Air Racing 101
A course in handling the course at the National Championship Air Races.
- By Larry Lowe
- Air & Space magazine, January 2008
(Page 2 of 6)
Stephens and Vandam outline the pilot’s responsibilities. The first is to take the safety of others into account—winning the race remains secondary to managing risk. Make the briefings on time or you’ll be locked out. Observe strict radio discipline. Keep attention open for situational awareness—what Stephens calls heads-up flying. Be predictable. Keep your fellow racers in sight and stay within theirs.
After the first classroom session, rookies get an impromptu cautionary tale from auto parts manager Scott Alair, a racer back for his second seminar, who asserts, “They’re really serious about the low flying. Last year I got put on probation.”
Come afternoon, it’s time to fly. Stephens is in a Glasair III, a single-engine composite type that is a frequent competitor in the Sport class. Three pilots assigned to him will train as a team.
Michael Lloyd, who gets the number-two slot, flying off Stephens’ wing, is an investment banker and an ex-military pilot from the San Francisco Bay area. When he hired Stephens to help him ferry a newly acquired Glasair III home, Stephens pointed out that the airplane was fast enough to compete in the Sport class.
Rod Von Grote is attempting the impossible task of replacing Darryl Greenamyer, who is stepping down after dominating the Sport class with the same ease he dominated the Unlimited class in the 1960s. (Greenamyer still has the highest number of wins in the Unlimiteds: seven golds.) Von Grote will fly Greenamyer’s airplane, a highly modified Lancair Super Legacy. Andy Chiavetta, the genius behind the modifications and the man Greenamyer describes as “the son I never had,” can, in real time, look at a computer-synthesized display of the Lancair’s cockpit and operate as flight engineer via radio, freeing Von Grote to find the pylons and avoid traffic.
Rounding out the flight is Tara Zaccagnino, a New Jersey instructor in corporate jets who has the least experience. She is on the end of the formation, where she’ll have room to operate, and any mistakes she makes won’t ripple through the flight. Senior check pilot and Sport class instructor Rick Vandam will join her in the cockpit.

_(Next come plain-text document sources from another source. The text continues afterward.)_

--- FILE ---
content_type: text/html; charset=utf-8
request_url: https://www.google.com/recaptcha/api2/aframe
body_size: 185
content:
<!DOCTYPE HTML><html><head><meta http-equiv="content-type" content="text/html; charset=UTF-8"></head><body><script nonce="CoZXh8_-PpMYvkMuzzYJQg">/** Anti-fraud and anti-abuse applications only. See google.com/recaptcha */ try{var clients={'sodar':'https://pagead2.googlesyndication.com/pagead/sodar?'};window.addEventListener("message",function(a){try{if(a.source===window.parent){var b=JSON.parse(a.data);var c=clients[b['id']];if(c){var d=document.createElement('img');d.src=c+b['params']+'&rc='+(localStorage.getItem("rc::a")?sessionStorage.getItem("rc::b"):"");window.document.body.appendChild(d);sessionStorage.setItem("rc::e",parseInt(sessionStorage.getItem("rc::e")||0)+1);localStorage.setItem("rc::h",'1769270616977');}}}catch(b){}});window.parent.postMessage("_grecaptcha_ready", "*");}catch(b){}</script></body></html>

Stephens takes his flight to the northwest of Reno-Stead Field to fly up and down a long valley, where the three rookies practice separating from and rejoining the formation. Lloyd’s blue and silver Glasair slides predictably in and out of formation like a pendulum, the pilot executing the breaks and rejoins with a graceful and reassuring reliability. Von Grote, an airline pilot, has a tendency to overshoot his arrival as he gets used to the power response of his new propeller-driven environment. Zaccagnino, flying on the whiplash end of the formation, has her hands full anticipating the power required when the lead airplane begins a turn, and the drag needed to keep from overtaking the others when she arrives in formation. Midway through the session, a mechanical malfunction causes her to take the aircraft back to Stead Field.

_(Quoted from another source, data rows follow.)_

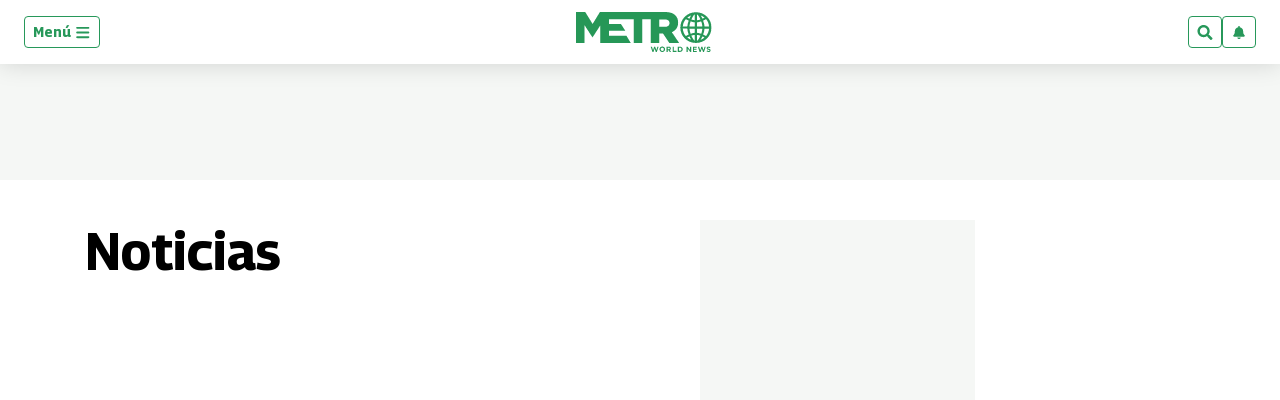

--- FILE ---
content_type: text/html; charset=utf-8
request_url: https://www.google.com/recaptcha/api2/aframe
body_size: 264
content:
<!DOCTYPE HTML><html><head><meta http-equiv="content-type" content="text/html; charset=UTF-8"></head><body><script nonce="yip2cQG2vUg4x8hjMglNtg">/** Anti-fraud and anti-abuse applications only. See google.com/recaptcha */ try{var clients={'sodar':'https://pagead2.googlesyndication.com/pagead/sodar?'};window.addEventListener("message",function(a){try{if(a.source===window.parent){var b=JSON.parse(a.data);var c=clients[b['id']];if(c){var d=document.createElement('img');d.src=c+b['params']+'&rc='+(localStorage.getItem("rc::a")?sessionStorage.getItem("rc::b"):"");window.document.body.appendChild(d);sessionStorage.setItem("rc::e",parseInt(sessionStorage.getItem("rc::e")||0)+1);localStorage.setItem("rc::h",'1768882381204');}}}catch(b){}});window.parent.postMessage("_grecaptcha_ready", "*");}catch(b){}</script></body></html>

--- FILE ---
content_type: application/javascript; charset=utf-8
request_url: https://fundingchoicesmessages.google.com/f/AGSKWxVJGFRJrNJpla02loG5Jxeh_aqSn8zCkxFyxMqJ_a2oqMDg32o-NVssD7UCovfF-RMOfBIKKgXPMuVwxrhGxetMgGvmjyPwAggNfQ5eKr7mJx4X7AfNqPy8emh7lzZIDKOL6TFaVf6WaCuBZxS_3kRni4CgcgpVpq7tfNPxDBLf4VTkAUMF8MvNS4k=/_-800x150./banners/468/linkads./affiliates/banner/sidelinead.
body_size: -1290
content:
window['1d051019-3a37-4ca5-933b-b0e952918ad6'] = true;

Stephens calls for the two remaining members to fall into trail formation for the entry to the course. He takes the flight down to 200 feet and cruises one lap around the 8.48-mile Unlimited course before turning onto the smaller Sport course. The reason for this simple orientation flight is obvious once you’re up there: If you don’t know exactly where to look, the brown telephone-pole pylons with the orange and white barrels at the top are nearly impossible to see against the mottled brown desert, even from 200 feet. A good racing pilot is projecting his line around the next pylon from the one he is about to pass, so a clear understanding of where the pylons actually are is vital.